Share your dilemmas and get honest opinions from other Mumsnetters.

To feel so excluded

266 replies

LucyD30 · 28/07/2023 23:20

So I work in an office in a team of 7 (at my particular office). The company is quite big - 4 or 5 offices with maybe 150 employees per office. My team are really close. We all get on really well and there is lots of banter. I’ve always felt like an outsider - not sure why - maybe because I’m part-time. I have just never felt like I fitted in. However we all have a laugh and I thought I was liked and quite a valued member of the team.
A few months ago I found out that another member of staff, who is in a different team to me but sits near us, has organised a regular meal out. I think a while ago it was only a few people who went but it has evolved over time. It has now got to the point where everyone in my team is invited except me. On the day when the meal takes place they all talk about it in front of me. The lady who organises it has always been really friendly towards me and I can’t think why I’ve been excluded. This afternoon was so humiliating as I was sat there while they were all talking about who to share lifts with and who was going back to whose house after work etc. I just sat there feeling so embarrassed- I didn’t know where to look. It’s put me in such a weird mood. I really thought I had a good working relationship with these people. We are an open plan office and so I didn’t have the guts to confront all of them. I just don’t know how to approach this.
i messaged my colleague to apologise for being distant and explained that I felt really excluded and embarrassed but she didn’t organise it and was trying to be discreet at least - and I don’t blame her for it. It just makes me dread going in.
should I have a quiet word with the lady who organises this? Or my boss? I shouldn’t feel like I’m choking back the tears every month when they do this but on the other hand I would hate to be invited out of pity.
i really didn’t think something like this would upset me this much!

OP posts:
PerspiringElizabeth · 29/07/2023 10:12

Why didn't you just say 'oh what's this you're talking about? Can I come?' - I wouldn't automatically assume i'd been deliberately excluded?

PussInBin20 · 29/07/2023 10:12

I think you should speak to your boss. Surely they will know the answer and hopefully sort it out. Maybe everyone just thinks you can’t or wouldn’t want to go but no-one really knows why (as nobody bothered to ask!).

**Information shown:**
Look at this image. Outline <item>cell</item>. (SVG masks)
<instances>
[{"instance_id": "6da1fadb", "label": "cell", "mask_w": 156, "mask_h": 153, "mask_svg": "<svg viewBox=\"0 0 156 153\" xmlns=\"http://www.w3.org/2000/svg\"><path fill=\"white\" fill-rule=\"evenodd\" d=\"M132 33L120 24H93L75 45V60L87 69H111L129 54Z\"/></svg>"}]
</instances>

**What is expected:** Pick up the forum thread about being left out of a team's regular meal out and continue it after PussInBin20's reply.

**Result for this task:**
StolenCookie · 29/07/2023 10:13

Hummingbird89 · 29/07/2023 08:44

But why didn’t your so called friend invite you? “I’m so sorry, of COURSE you can come along!”
Why is the “organiser” in charge of who gets invited?
Its giving primary school “sorry I don’t know if you can play, it’s not my ball” vibes, no?
Such a weird dynamic for a group of adults.

Agree. I appreciate the OP has written that this person was ‘mortified’, but is it not rather odd that this person felt so strongly and yet still didn’t invite the OP!? I would feel mortified of my own behaviour if a colleague told me they felt left out and I said “maybe it’s because you have children” and continued to let them be excluded!

OP you deserve much better.

NeverDropYourMooncup · 29/07/2023 10:13

LankylegsFromOz · 29/07/2023 00:41

This is bullying (repeated actions and a threat to your emotional health and safety) and they know damn well what they are doing.

Go talk to your boss and if they don't either invite you or tone it down, make a complaint to HR.

I'm in HR (specialising in employee complaints) and I've seen this type of shit or iterations of this shit, over and over. If I received a complaint like this from an employee, I would take action to resolve it one way or another.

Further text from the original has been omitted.